Guo Chong, Chen Chunmei, Wang Xinrui, Lin Kaiwu, Guo Jingmin, Ge Pin
Child Healthcare Department, Fujian Maternity and Child Health Hospital College of Clinical Medicine for Obstetrics & Gynecology and Pediatrics, Fujian Medical University, Fuzhou, China.
Medical Genetic Diagnosis and Therapy Center, Fujian Maternity and Child Health Hospital College of Clinical Medicine for Obstetrics & Gynecology and Pediatrics, Fujian Medical University, Fuzhou, China.
Front Pediatr. 2025 Aug 29;13:1634704. doi: 10.3389/fped.2025.1634704. eCollection 2025.
A mutation rendering microtubulin and microtubule-associated proteins ineffective leads to a tubulinopathy known as complex cortical dysplasia (CCD), characterized by clinical heterogeneity and a variety of cortical brain developmental abnormalities. These often commence with intellectual disability, epileptic seizures, and motor disorders. In this case, we present a 6-year-old child with CCD whose symptoms began with central precocious puberty. Whole-exome sequencing uncovered a TUBB2B gene heterozygous mutation, NM_178012.5:c.74G > A (p.Ser25Asn). To our knowledge, this mutation has not been previously documented. Computational structural analysis indicated that this variant alters the hydrogen bonding between Ser25 and Trp21, Gly29, and Ile30, thus modifying the secondary structure and function of the protein, contributing to the child's unique clinical presentation.

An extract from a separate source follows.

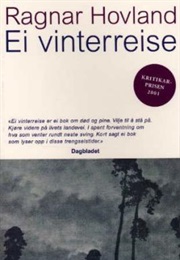 Ei Vinterreise (Ragnar Hovland)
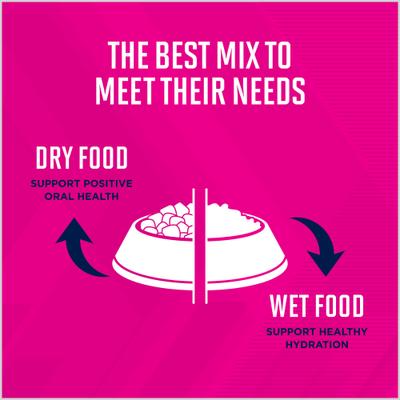 Show full view: Eukanuba Premium Performance Puppy Pro Dry Dog Food, 28-lb bag slide 8 of 12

These findings expand the range of TUBB2B gene variants and offer a direction for the precise treatment of this child, underscoring the importance of brain magnetic resonance imaging in children with central precocious puberty.
一种使微管蛋白和微管相关蛋白失效的突变会导致一种称为复杂性皮质发育异常(CCD)的微管病,其特征是临床异质性和多种皮质脑发育异常。这些异常通常始于智力残疾、癫痫发作和运动障碍。在此病例中,我们报告一名6岁患有CCD的儿童,其症状始于中枢性性早熟。全外显子测序发现了一个TUBB2B基因杂合突变,NM_178012.5:c.74G>A(p.Ser25Asn)。据我们所知,该突变此前尚未见报道。计算结构分析表明,该变体改变了Ser25与Trp21、Gly29和Ile30之间的氢键,从而改变了蛋白质的二级结构和功能,导致了该患儿独特的临床表现。这些发现扩展了TUBB2B基因变体的范围,并为该患儿的精准治疗提供了方向,强调了脑磁共振成像在中枢性性早熟儿童中的重要性。